● Task instructions
In every line of the listing, swap "Thumbnail" for "Preview" and write the lines out again with nothing else changed. Leave the pictures out of your answer.

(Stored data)
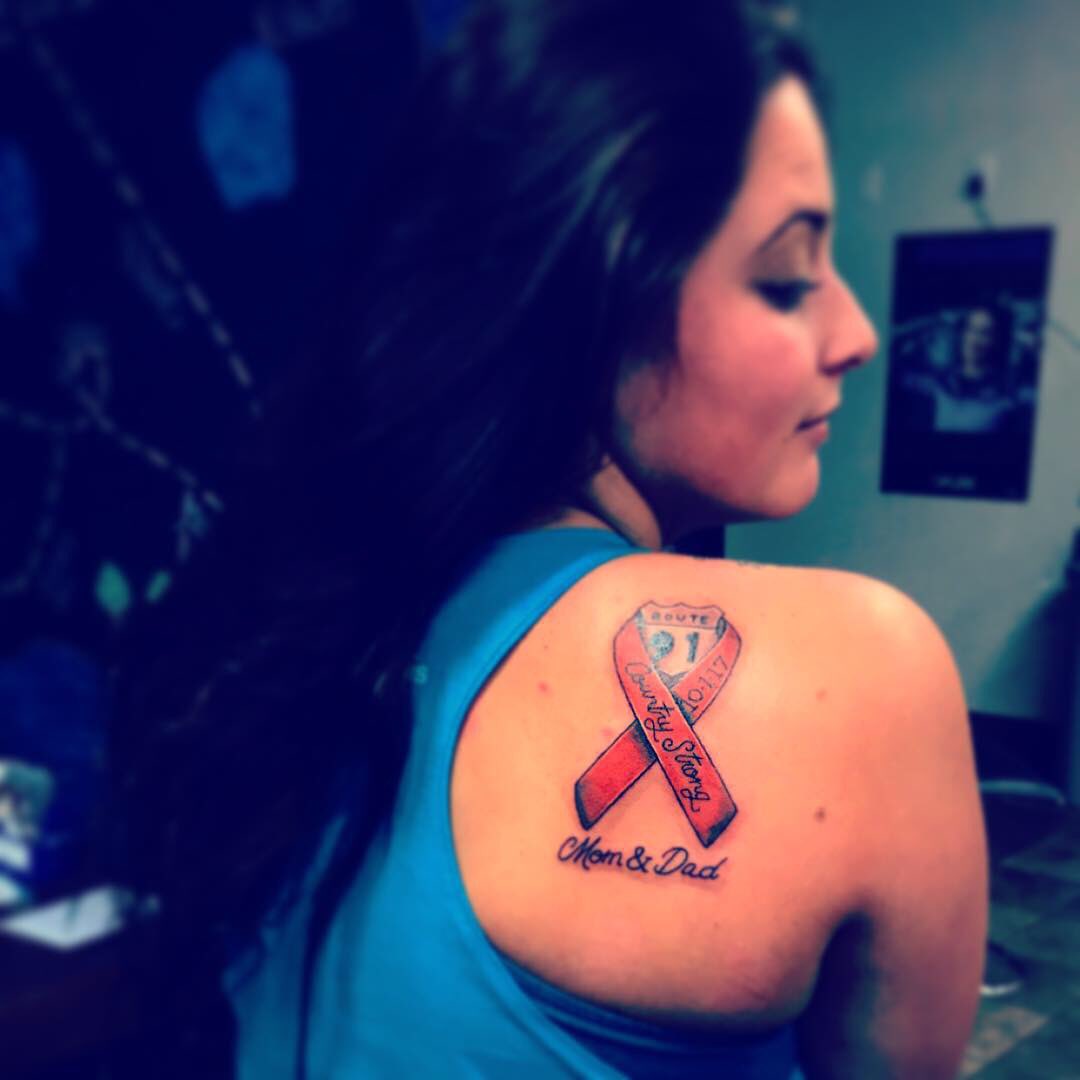 SamSamanthalynn's tweet photo. October 1, 2017. 
Blessed that my parents made It one year ago today. My heart goes out to the 58 families. #CountryStrong #58emptybarstools #LoveWins https://t.co/q5DnGEV1jt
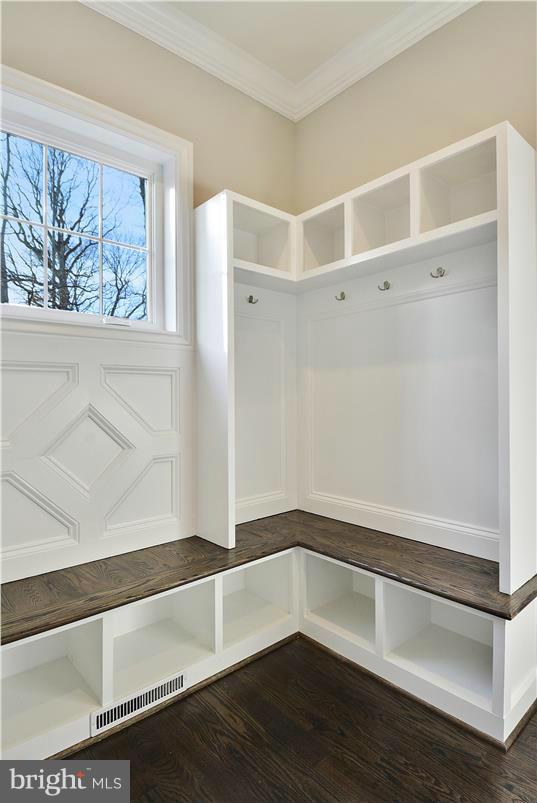 6850 Strata Street McLean, VA 22101 - Photo 9 of 30 Mud room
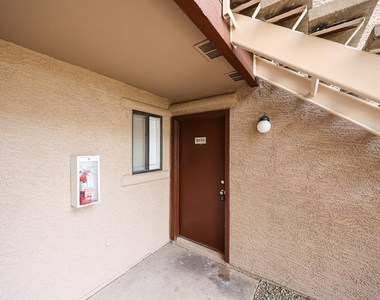 5757 W Eugie Avenue - Photo Thumbnail 1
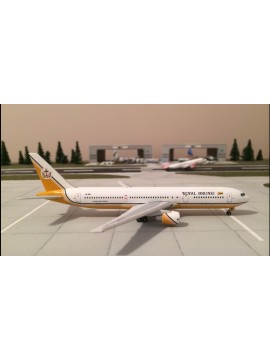 AEROCLASSICS 1:400 ROYAL BRUNEI BOEING 767-300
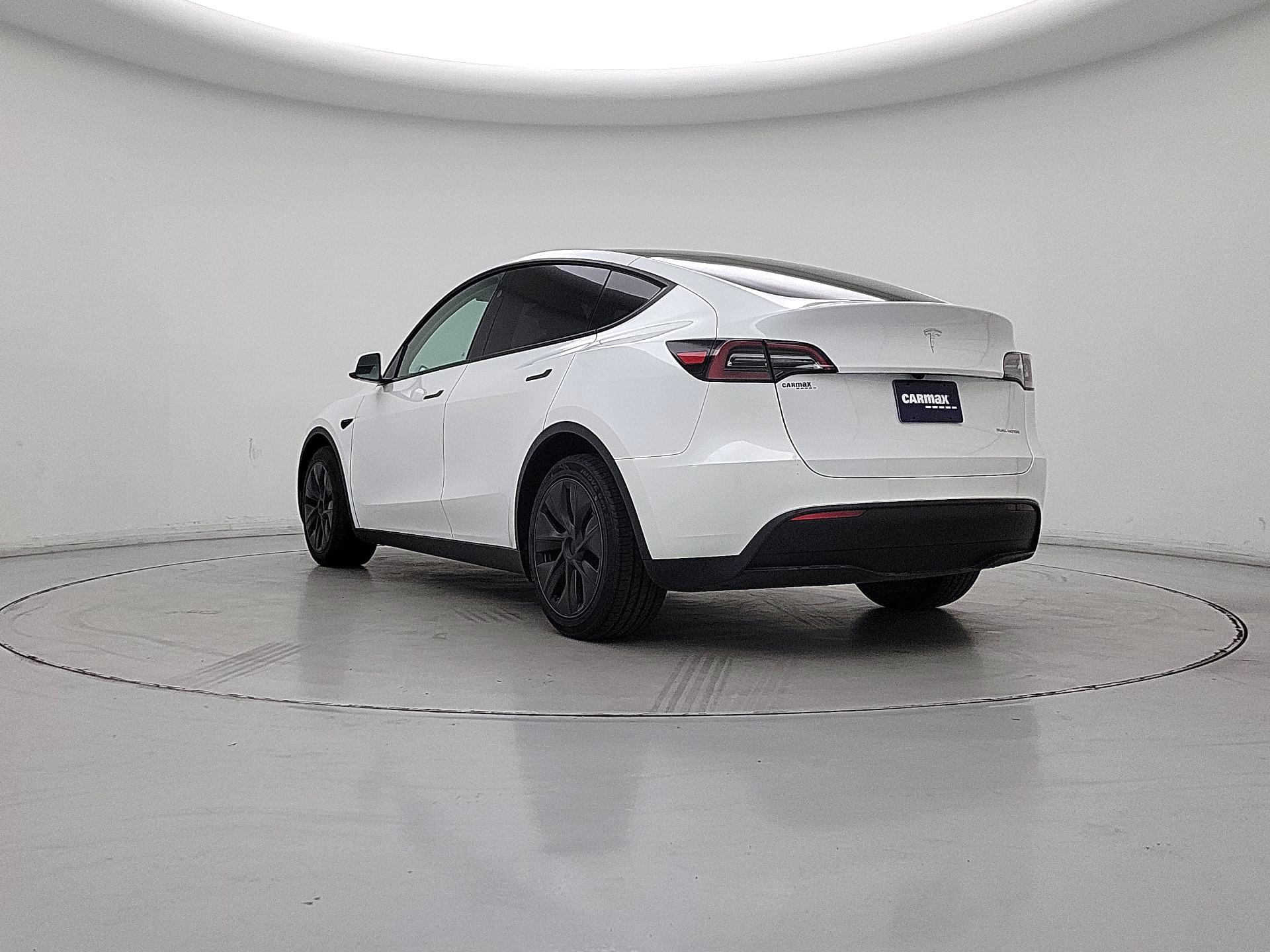 Thumbnail: 2024 Tesla Model Y - 7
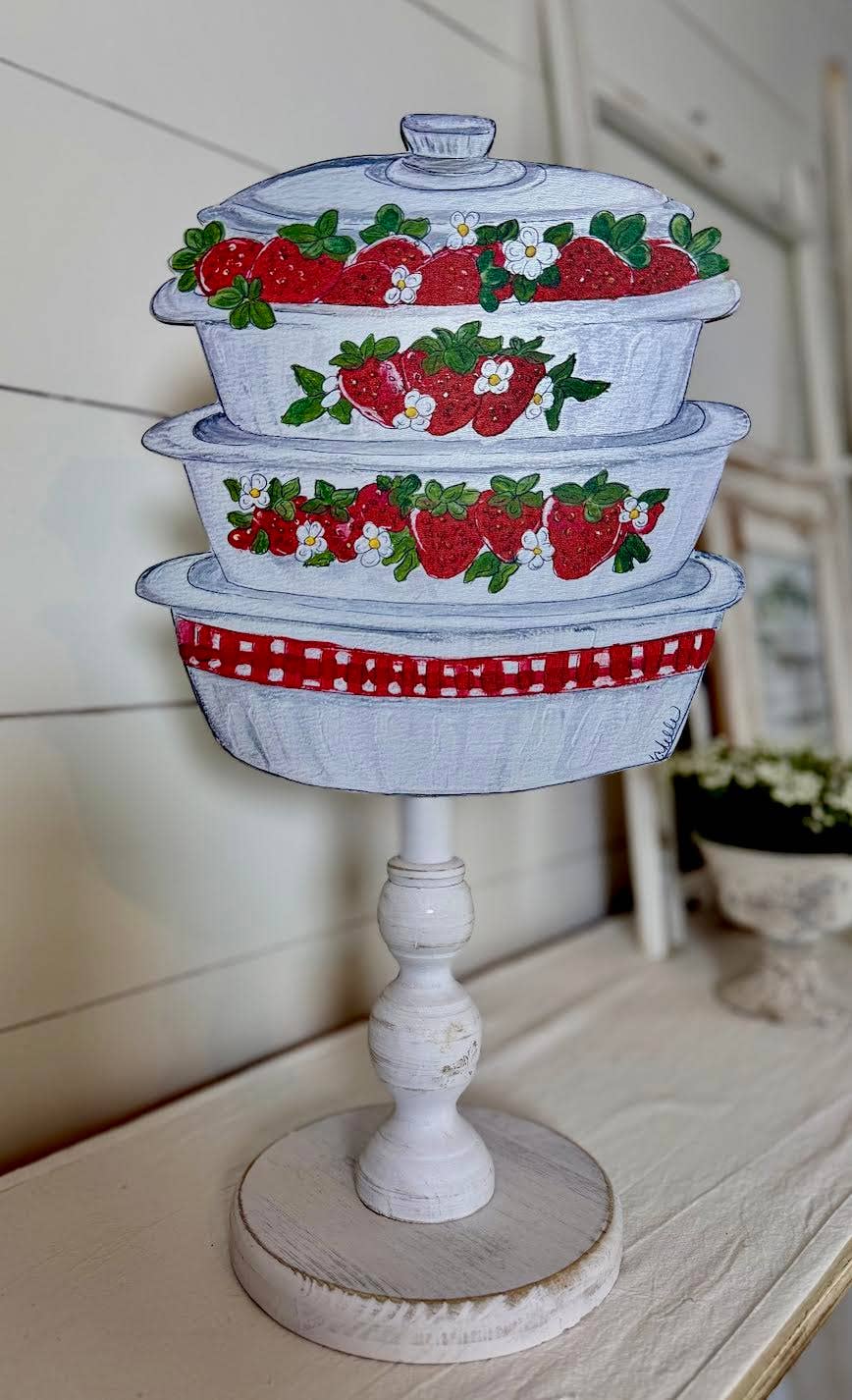 Seasonal & Everyday Topper: Vintage Pyrex Strawberry Bowls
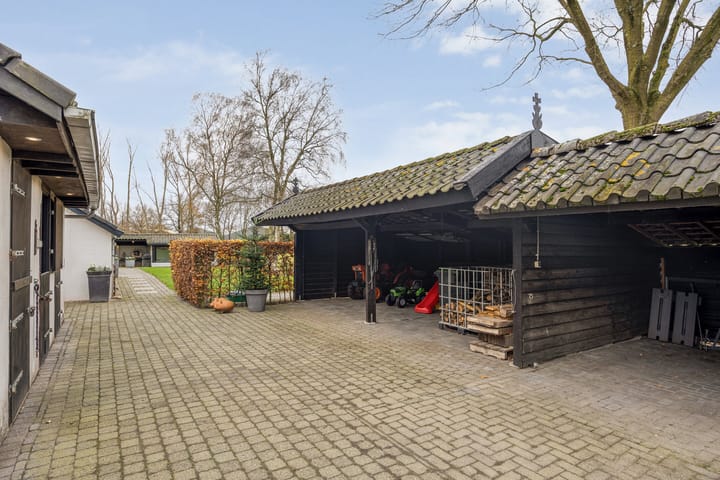 Photo 58 of Bunschoterstraat 31-B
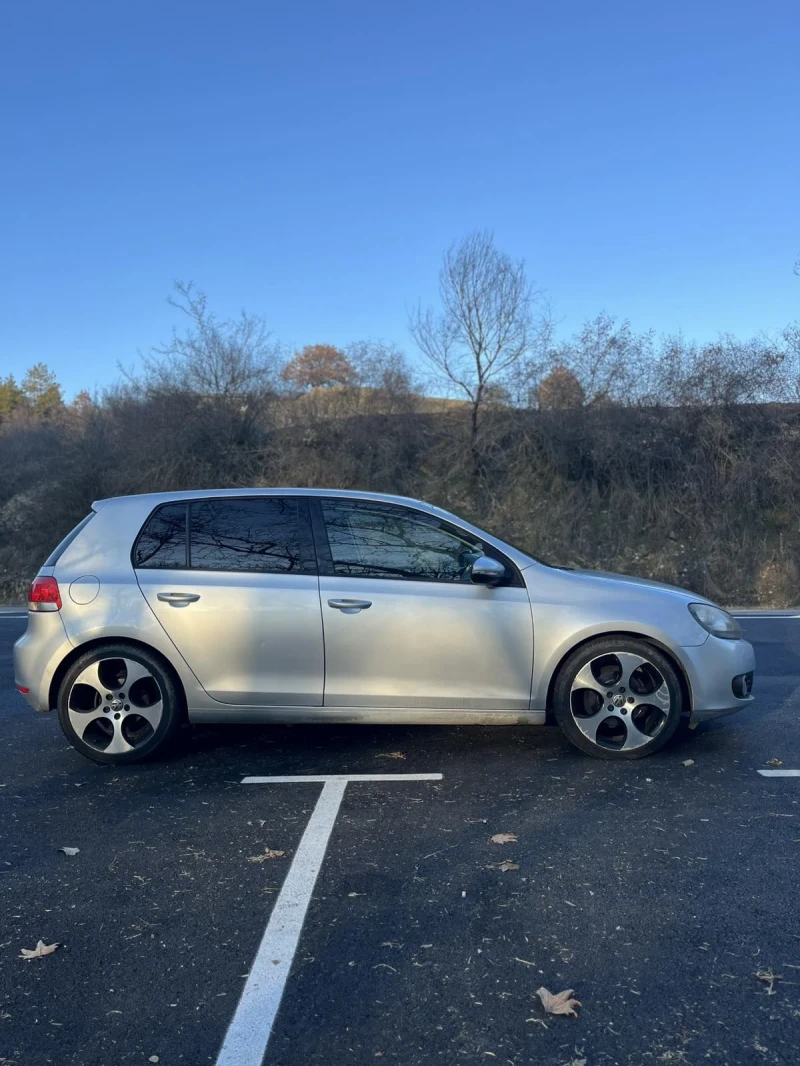 VW Golf 2.0 TDI, снимка 5 - Автомобили и джипове - 48550649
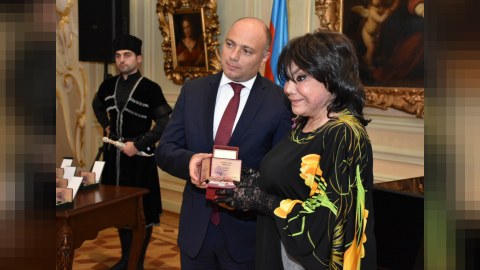 Flora Kərimovaya “Şərəf” ordeni təqdim olundu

● Response
 SamSamanthalynn's tweet photo. October 1, 2017. 
Blessed that my parents made It one year ago today. My heart goes out to the 58 families. #CountryStrong #58emptybarstools #LoveWins https://t.co/q5DnGEV1jt
 6850 Strata Street McLean, VA 22101 - Photo 9 of 30 Mud room
 5757 W Eugie Avenue - Photo Preview 1
 AEROCLASSICS 1:400 ROYAL BRUNEI BOEING 767-300
 Preview: 2024 Tesla Model Y - 7
 Seasonal & Everyday Topper: Vintage Pyrex Strawberry Bowls
 Photo 58 of Bunschoterstraat 31-B
 VW Golf 2.0 TDI, снимка 5 - Автомобили и джипове - 48550649
 Flora Kərimovaya “Şərəf” ordeni təqdim olundu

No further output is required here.